Wir brauchen auf kommunaler Ebene mehr Beauftragte und Beiräte für Menschen mit Behinderung. Wir brauchen ein Mehr an Einflussmöglichkeiten von Menschen mit Behinderung, damit Barrieren überall abgebaut werden und es zumindest weniger Ungleichbehandlung gibt.

Die Teilhabe von Menschen mit Behinderung muss auf allen politischen und gesellschaftlichen Ebenen aktiv gefördert werden. Hierzu gehört auch der umfassende Ansatz der Inklusion, den die Landesregierung fördert und in vielen Veranstaltungen ins Land getragen hat. In der nächsten Woche wird der „5. Dialog: Inklusion“ stattfinden und sich mit dem Thema Arbeit für Menschen mit Behinderung in Schleswig-Holstein beschäftigen beziehungsweise präziser formuliert - die Forderung „Arbeiten dort, wo andere auch arbeiten“ in den Mittelpunkt stellen.

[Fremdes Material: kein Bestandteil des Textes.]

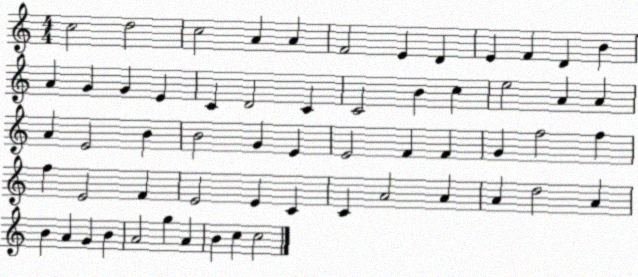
X:1
T:Untitled
M:4/4
L:1/4
K:C
c2 d2 c2 A A F2 E D E F D B A G G E C D2 C C2 B c e2 A A A E2 B B2 G E E2 F F G f2 f f E2 F E2 E C C A2 A A d2 A B A G B A2 g A B c c2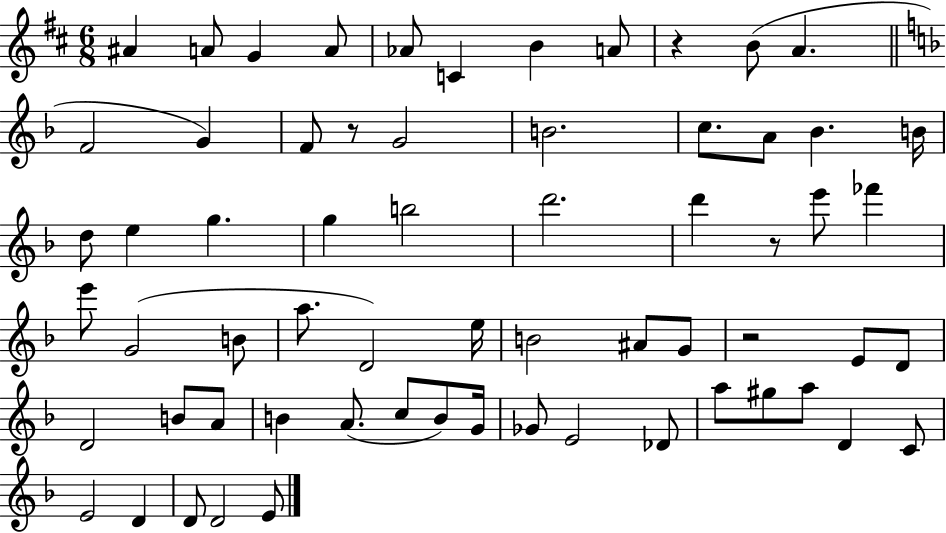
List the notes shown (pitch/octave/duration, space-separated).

A#4/q A4/e G4/q A4/e Ab4/e C4/q B4/q A4/e R/q B4/e A4/q. F4/h G4/q F4/e R/e G4/h B4/h. C5/e. A4/e Bb4/q. B4/s D5/e E5/q G5/q. G5/q B5/h D6/h. D6/q R/e E6/e FES6/q E6/e G4/h B4/e A5/e. D4/h E5/s B4/h A#4/e G4/e R/h E4/e D4/e D4/h B4/e A4/e B4/q A4/e. C5/e B4/e G4/s Gb4/e E4/h Db4/e A5/e G#5/e A5/e D4/q C4/e E4/h D4/q D4/e D4/h E4/e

Mit der Diskussion um die Leitorientierung Inklusion hat die Landesregierung die Interessen und Anliegen von Menschen mit Behinderung wieder stärker in den Blickpunkt gestellt und Veränderungen in allen Bereichen angeschoben. Es ist gut, dass wir in Schleswig-Holstein wieder mehr und verstärkt über die Lebensbedingungen von Menschen mit Behinderung reden und dass wir auf ihre Anliegen sensibel eingehen, dass wir umfassende Barrierefreiheit einfordern und uns für die Integration von Menschen mit Behinderung stark machen.